A fighter slammed into the ground not far away. That fireball dwarfed the ones the trucks sent up. Splashes of burning gasoline caught running soldiers. They dropped and writhed and rolled, screaming their torment all but unheard.

After the fighters unloaded their bombs, they came back to strafe the stalled column. The Confederates had invented the tactic two years earlier. Potter could have done without the flattery of U.S. imitation. He got more chances to use his machine gun. And the fighters, armed with four machine guns and two cannon each, got more chances to turn their weapons on
him.

They badly outgunned him. They were making better than 300 miles an hour, while he was a sitting duck. The wonder wasn’t that they kept missing him. The wonder was that all their weaponry didn’t chew him to red rags.
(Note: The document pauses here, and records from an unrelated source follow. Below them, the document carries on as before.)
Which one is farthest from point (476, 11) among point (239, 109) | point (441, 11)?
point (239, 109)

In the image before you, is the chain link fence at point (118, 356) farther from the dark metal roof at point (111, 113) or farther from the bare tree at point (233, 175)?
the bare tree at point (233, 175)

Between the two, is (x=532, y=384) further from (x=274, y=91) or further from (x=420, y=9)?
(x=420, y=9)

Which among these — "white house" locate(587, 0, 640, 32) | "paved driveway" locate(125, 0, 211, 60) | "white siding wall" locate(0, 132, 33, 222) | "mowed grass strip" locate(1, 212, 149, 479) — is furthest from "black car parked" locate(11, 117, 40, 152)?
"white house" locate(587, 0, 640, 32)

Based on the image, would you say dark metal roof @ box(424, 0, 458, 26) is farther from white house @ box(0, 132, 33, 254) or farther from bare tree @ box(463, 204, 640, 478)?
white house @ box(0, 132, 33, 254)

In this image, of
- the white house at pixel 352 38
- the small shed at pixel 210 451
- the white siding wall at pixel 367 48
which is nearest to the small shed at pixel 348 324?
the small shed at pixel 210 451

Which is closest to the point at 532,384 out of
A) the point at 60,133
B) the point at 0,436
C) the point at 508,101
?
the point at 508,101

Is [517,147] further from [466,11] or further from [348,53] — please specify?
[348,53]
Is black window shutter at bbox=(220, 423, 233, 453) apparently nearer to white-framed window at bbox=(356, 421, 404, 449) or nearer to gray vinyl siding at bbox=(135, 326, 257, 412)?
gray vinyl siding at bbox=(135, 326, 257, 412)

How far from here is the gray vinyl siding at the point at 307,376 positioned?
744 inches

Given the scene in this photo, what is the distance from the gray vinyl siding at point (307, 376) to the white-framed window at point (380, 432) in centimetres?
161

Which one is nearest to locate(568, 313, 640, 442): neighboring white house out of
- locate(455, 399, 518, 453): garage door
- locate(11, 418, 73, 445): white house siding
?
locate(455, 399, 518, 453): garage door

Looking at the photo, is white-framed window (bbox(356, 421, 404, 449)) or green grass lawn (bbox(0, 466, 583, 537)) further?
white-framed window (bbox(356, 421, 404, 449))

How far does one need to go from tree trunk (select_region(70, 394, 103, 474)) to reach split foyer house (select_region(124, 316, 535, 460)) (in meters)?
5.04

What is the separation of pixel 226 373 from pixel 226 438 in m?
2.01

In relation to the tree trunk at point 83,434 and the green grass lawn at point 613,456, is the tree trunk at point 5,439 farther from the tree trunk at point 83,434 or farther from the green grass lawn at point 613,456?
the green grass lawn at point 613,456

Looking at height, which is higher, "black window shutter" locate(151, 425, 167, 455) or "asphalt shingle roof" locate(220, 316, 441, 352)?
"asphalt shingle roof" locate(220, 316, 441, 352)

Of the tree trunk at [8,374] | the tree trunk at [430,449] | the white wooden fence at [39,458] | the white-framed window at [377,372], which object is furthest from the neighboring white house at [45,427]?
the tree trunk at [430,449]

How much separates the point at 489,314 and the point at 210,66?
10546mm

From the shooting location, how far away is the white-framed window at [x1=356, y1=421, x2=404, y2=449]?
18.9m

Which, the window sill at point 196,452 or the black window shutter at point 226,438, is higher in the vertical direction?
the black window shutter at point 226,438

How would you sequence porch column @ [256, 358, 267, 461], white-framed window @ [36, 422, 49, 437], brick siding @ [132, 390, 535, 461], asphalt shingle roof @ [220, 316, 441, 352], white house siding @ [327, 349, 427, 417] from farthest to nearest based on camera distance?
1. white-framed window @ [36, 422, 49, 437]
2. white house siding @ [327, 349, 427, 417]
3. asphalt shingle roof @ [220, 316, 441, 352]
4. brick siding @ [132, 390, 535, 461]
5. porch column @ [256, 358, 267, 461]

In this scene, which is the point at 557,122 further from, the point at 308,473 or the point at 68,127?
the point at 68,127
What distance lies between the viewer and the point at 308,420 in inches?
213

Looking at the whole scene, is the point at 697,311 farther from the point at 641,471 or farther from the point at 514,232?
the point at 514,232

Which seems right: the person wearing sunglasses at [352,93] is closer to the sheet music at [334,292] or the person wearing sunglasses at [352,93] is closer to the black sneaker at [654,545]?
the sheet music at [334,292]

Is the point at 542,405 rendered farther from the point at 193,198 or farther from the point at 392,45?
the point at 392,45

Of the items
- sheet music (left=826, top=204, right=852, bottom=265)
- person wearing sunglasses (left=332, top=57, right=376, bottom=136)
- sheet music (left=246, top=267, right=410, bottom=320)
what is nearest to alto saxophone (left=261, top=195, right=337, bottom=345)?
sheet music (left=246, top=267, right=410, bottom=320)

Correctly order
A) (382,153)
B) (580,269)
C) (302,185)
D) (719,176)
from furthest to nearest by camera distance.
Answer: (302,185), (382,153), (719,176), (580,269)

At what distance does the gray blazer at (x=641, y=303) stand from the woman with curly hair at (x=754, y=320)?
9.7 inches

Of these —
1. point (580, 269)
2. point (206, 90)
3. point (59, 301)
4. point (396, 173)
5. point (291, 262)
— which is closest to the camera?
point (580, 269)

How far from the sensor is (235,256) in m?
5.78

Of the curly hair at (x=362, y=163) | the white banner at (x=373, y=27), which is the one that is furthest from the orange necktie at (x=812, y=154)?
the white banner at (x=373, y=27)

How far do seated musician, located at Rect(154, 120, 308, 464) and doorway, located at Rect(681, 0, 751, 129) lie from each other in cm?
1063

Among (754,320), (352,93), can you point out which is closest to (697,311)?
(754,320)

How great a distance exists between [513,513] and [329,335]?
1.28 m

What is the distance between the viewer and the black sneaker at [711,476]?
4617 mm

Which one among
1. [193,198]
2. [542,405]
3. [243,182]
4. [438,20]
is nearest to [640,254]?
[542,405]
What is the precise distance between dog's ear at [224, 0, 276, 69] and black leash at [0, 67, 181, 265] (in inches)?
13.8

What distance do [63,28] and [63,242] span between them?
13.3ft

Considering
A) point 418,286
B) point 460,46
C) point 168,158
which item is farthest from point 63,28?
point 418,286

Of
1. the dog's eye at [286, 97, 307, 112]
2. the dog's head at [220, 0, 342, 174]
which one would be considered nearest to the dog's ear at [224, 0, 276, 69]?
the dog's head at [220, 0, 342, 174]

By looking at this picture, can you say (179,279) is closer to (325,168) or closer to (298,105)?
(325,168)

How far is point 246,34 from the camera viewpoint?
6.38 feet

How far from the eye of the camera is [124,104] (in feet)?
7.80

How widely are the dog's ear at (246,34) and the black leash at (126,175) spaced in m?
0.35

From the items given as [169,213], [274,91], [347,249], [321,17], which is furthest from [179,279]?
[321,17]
Bullets cracked past his head. When bullets cracked, they came too damn close. Others kicked up puffs of dust from the dirt a few feet to the left of the command car, and then, a moment later, from the dirt a few feet to its right. He went on firing. Hardly even knowing he was doing it, he changed belts on the machine gun when the first one ran dry.

After what had to be the longest ten or fifteen minutes of his life, he ran out of targets. The U.S. fighters roared off toward the west. He looked around to see what they’d done—and discovered that what had been a brigade was no more than a shattered mess. Not all the trucks were on fire, but about one in three was. Some of the burning trucks carried ammunition, which started cooking off. Flying rounds would cause more casualties, and likely set more fires, too.

The stinks of cordite and burning fuel and burning rubber and burning meat filled the air. So did the cheerful
pop-pop-pop!
of exploding cartridges and the not so cheerful screams and moans of wounded men. Officers and noncoms shouted commands, trying to bring order out of chaos by sheer force of will. Order did not want to be born; chaos wasn’t ready to die.